> DIRECTIVE
Extend the commentary on Marcus Aurelius's passage about Alexander and his groom, beginning right after its final sentence.

Saturday, July 28, 2018
Marcus Aurelius, Meditations 6.24
Alexander
the Macedonian and his groom by death were brought to the same state.
For
either they were received among the same seminal principles of the Universe, or
they were alike dispersed among the atoms.
—Marcus
Aurelius, Meditations, Book 6 (tr
Long)
Some people find this disturbing. I
actually find it quite comforting. I suppose our responses will depend upon what
we think is worthy in life.
We will all end up in exactly the
same state, not a bit of difference between us. That will involve either
returning back to where we came from, and thereby having our being transformed,
or simply ceasing to be entirely. In either case, no amount of acquiring wealth,
or fame, or power alters that fact.
The only remaining question is to
decide how I will choose to live, while I still live. Now is it best to live
according to the measure of my own character, which is in itself the expression
of my nature, or to live according to my position, which depends only upon the
nature of other things? Is a man made by what comes from within him, or by what
is added from outside him?
Some people are so familiar with a
culture of status that they cannot imagine things differently. One of my
students, for example, was baffled that someone might not even want to be a
world conqueror instead of the fellow that cleans up after the horses. He finally concluded, as I recall, that this
could only be because weak people had to begrudgingly accept their failure.

> EXTRACTED INFORMATION
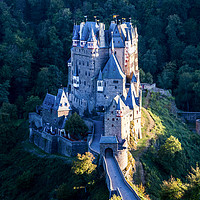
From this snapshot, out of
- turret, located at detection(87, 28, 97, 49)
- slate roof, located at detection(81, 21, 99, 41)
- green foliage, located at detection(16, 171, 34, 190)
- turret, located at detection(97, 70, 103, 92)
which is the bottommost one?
green foliage, located at detection(16, 171, 34, 190)

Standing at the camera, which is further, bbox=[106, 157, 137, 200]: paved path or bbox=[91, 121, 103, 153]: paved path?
bbox=[91, 121, 103, 153]: paved path

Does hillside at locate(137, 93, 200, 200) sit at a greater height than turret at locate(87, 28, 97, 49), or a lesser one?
lesser

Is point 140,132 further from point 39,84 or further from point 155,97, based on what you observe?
point 39,84

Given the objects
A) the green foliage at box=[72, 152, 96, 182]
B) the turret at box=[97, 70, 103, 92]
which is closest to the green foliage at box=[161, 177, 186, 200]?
the green foliage at box=[72, 152, 96, 182]

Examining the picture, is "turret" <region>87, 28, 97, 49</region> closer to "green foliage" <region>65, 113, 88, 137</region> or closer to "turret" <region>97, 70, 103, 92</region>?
"turret" <region>97, 70, 103, 92</region>

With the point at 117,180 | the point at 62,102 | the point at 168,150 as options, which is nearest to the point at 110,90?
the point at 62,102

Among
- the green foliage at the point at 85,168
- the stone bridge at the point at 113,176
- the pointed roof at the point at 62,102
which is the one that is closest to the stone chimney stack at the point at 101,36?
the pointed roof at the point at 62,102

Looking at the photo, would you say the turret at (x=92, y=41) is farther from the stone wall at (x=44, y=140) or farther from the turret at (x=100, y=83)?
the stone wall at (x=44, y=140)

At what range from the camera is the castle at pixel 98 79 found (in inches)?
2586

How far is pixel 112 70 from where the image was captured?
66.2 metres

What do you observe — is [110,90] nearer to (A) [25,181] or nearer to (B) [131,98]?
(B) [131,98]

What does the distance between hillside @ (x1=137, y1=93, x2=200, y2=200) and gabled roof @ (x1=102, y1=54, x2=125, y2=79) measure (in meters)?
9.78

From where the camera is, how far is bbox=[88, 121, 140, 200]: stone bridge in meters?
46.9

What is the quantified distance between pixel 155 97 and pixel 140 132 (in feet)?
67.7
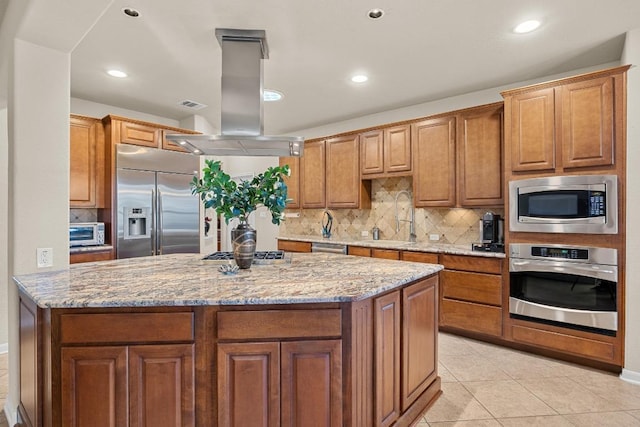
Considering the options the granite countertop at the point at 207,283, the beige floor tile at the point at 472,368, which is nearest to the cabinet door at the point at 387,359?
the granite countertop at the point at 207,283

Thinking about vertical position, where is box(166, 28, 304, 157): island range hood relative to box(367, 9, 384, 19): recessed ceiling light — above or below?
below

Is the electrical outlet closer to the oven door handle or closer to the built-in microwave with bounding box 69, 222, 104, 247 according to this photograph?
the built-in microwave with bounding box 69, 222, 104, 247

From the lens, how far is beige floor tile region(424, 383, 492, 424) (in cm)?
219

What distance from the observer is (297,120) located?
17.6ft

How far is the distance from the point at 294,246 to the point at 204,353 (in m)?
3.68

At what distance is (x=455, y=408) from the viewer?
2295 millimetres

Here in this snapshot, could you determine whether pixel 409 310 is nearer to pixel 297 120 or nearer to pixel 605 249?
pixel 605 249

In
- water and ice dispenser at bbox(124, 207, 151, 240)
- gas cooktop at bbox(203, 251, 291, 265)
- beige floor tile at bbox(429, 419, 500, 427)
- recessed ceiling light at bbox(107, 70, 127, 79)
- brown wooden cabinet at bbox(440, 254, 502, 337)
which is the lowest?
beige floor tile at bbox(429, 419, 500, 427)

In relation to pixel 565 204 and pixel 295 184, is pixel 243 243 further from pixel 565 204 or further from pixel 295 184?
pixel 295 184

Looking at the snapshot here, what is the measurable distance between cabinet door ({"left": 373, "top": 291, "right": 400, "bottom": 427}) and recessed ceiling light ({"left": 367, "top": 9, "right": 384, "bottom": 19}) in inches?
76.0

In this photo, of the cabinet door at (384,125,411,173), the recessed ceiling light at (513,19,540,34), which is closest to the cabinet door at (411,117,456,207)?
the cabinet door at (384,125,411,173)

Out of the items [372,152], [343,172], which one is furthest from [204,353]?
[343,172]

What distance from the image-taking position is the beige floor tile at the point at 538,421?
2106 millimetres

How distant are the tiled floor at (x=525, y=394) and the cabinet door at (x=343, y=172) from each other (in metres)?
2.37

> FINAL RESULT
I can only suggest that the true
failure is in neglecting to rule myself first, and then surrendering my worth
to external trappings. It seems to me as silly as judging a man by what his is
wearing, or how many letters go before or after his name, or how many pieces of
colored plastic are in his wallet. Yet many people will do precisely that,
having considered no other possibility.
Just as puzzling can be those who speak
the right words so eloquently, but whose deeds still remain tied to a love of
externals. I need not be confused, however, because I should quickly notice the
inconsistency between what they say and what they do. A colleague of mine once
nobly expressed his regret for not having done the right thing. I was briefly
moved. He then gave himself away completely by adding that he couldn’t do so,
because it would have meant losing his chance for tenure.
Marcus Aurelius is simply reminding
us that none of the titles, achievements, or luxuries of the world will really
change who we are, and the fact that death is the great equalizer can be an
encouragement to quite a different way of living. The Stoic, like any man of
good principles, will never seek out what is extraneous and unnecessary. He
defines himself by the virtue of what he does, not by the convenience of what
comes to him.
It will make no difference if he
lounges about in the palace or works in the stables.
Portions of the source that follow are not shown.